_Task requirements:_
[a] Copy the part of the Moll Cutpurse article that begins at the words "Born instantly rebellious, Mary" and stops after "into womanly ways.".
[b] Write the next part of the article on Moll Cutpurse, picking up after its last sentence.

_Extract provided:_
=== Section Start ===

GA Voice

Moll Cutpurse: ‘Bawd, Bully, Pick-purse, Receiver, Forger, Fortune Teller’

- María Helena Dolan

When you hear the term “militant bisexual woman,” a certain image may come to mind. That image is probably not that of a 17th century female “highwayman” who ran a gang of cutthroat thieves, swaggered through London streets in male drag and lived unrepentan­tly to the age of 75.

Born instantly rebellious, Mary Frith was indulged by middle-class parents. She grew up “very tomrig and rumpscuttl­e” and became an exceptiona­l horsewoman and fine shot. But Daddy Frith eventually thought to guide his rebel girl into womanly ways.

Endure a proscribed and deadly sedentary life sewing samplers? According to The Newgate Calendar—a series of 18th- and 19thcentur­y criminal biographie­s named for Newgate prison in London, “[H]er needle, bodkin and thimble she could not think quietly, wishing them changed into sword and dagger for a bout at cudgels.”

=== Section End ===

_Stored data:_
=== Section Start ===

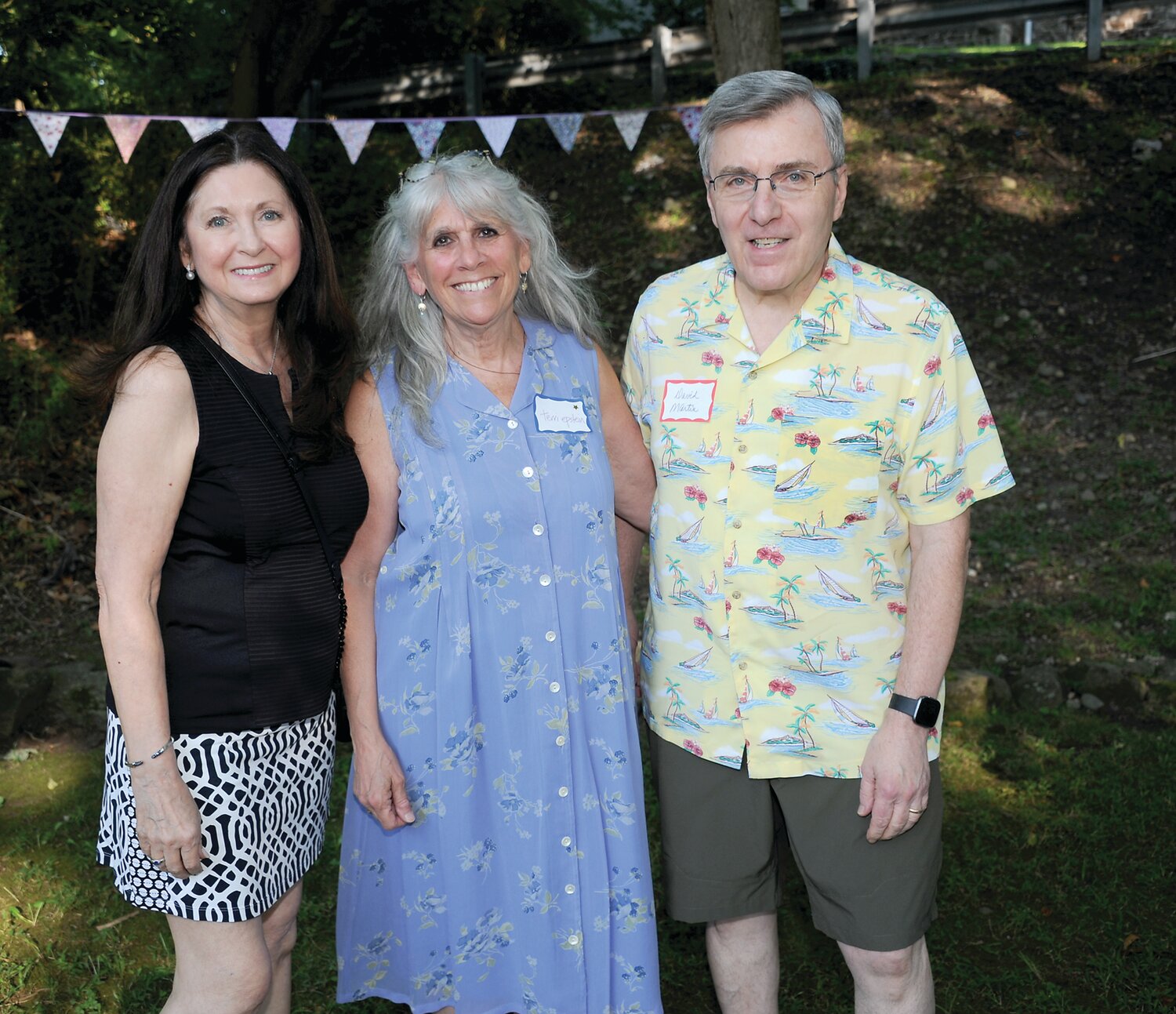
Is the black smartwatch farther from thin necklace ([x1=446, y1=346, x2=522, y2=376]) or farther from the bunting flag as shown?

=== Section End ===
=== Section Start ===

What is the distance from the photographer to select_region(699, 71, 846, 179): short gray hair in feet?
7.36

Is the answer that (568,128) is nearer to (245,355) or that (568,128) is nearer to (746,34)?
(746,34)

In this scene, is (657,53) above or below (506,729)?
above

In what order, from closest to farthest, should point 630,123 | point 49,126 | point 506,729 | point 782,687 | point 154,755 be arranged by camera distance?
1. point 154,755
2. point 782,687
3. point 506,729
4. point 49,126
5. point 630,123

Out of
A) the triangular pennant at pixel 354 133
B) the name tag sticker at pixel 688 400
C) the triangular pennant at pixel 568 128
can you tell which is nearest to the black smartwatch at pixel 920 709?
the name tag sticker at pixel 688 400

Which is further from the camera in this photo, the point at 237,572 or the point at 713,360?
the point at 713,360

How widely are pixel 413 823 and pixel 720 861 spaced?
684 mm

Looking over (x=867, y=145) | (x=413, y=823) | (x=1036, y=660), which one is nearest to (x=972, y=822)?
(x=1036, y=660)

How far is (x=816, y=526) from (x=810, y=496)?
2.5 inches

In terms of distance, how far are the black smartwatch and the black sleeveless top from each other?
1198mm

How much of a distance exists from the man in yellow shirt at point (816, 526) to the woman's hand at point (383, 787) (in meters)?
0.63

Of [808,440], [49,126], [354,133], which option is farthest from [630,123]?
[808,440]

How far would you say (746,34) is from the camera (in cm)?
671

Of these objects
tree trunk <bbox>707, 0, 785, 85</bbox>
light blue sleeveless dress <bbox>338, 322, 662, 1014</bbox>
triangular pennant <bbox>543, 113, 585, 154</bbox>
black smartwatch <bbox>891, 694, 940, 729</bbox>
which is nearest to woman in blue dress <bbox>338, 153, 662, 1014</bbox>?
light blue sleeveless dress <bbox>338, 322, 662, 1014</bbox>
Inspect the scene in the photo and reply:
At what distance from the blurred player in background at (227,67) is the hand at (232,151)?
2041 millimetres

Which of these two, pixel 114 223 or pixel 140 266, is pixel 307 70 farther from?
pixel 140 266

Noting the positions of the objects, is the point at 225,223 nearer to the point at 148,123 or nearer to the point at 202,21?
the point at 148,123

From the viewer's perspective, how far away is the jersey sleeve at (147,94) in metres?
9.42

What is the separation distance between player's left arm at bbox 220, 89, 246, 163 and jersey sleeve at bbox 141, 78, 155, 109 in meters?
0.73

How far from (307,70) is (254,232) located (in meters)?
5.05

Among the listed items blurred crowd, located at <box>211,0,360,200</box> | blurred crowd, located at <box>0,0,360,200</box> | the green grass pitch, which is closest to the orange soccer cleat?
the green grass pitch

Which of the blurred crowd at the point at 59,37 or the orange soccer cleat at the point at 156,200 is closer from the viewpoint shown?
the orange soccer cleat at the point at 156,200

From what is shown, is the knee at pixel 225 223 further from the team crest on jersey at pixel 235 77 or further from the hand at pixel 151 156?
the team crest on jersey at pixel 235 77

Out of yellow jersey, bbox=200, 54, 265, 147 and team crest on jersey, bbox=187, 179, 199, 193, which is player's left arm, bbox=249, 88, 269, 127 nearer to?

=== Section End ===

_Written responses:_
[a]
Born instantly rebellious, Mary Frith was indulged by middle-class parents. She grew up “very tomrig and rumpscuttl­e” and became an exceptiona­l horsewoman and fine shot. But Daddy Frith eventually thought to guide his rebel girl into womanly ways.

[b]
Despairing, her father sought to pack her off to the colonies (i.e. America) dressed as a man for a life of indentured servitude. Placed on a Boston-bound merchant ship, the 14-yearold managed to jump overboard and swim ashore to fulfill her criminal destiny.

Early on, Mary excelled at cutting the “purse” worn at the waist by Elizabetha­n and Jacobean men. She graduated to running a gang of cut-purses and and finally robbing carriages with aplomb. And she warmly received the name “Moll,” which denoted a woman of scandalous reputation.

Tall, with piercing blue eyes and dark, curly locks, she took to wearing elegant men’s clothes, with richly appointed doublets and always topped with a black cape, tricorn hat and a fine pipe. In fact, she is said to be the first woman to smoke tobacco in England.

Moll spoke with the stentorian tones of a general. She sauntered through London streets, radiating power and sexuality, turning the heads of both men and women, her minions and her manner usually affording proof against impediment.

Such a mythology grew around her that she was nicknamed “the roaring girl,” which she adored. A successful play was written about her with The Roaring Girl as its title.

The play’s author, Thomas Middleton, declared Moll a “handsome and graceful woman,” kindhearte­d and generous in her dealings with other criminals, a woman who covered the walls of her houses with looking glasses and amused herself with lovers of both sexes.

She excelled in carriage-robbing on the many highways and byways of London, suddenly appearing bestride her horse, in mask and swirling cape. She could resort to female dress if chased, thus confoundin­g pursuers.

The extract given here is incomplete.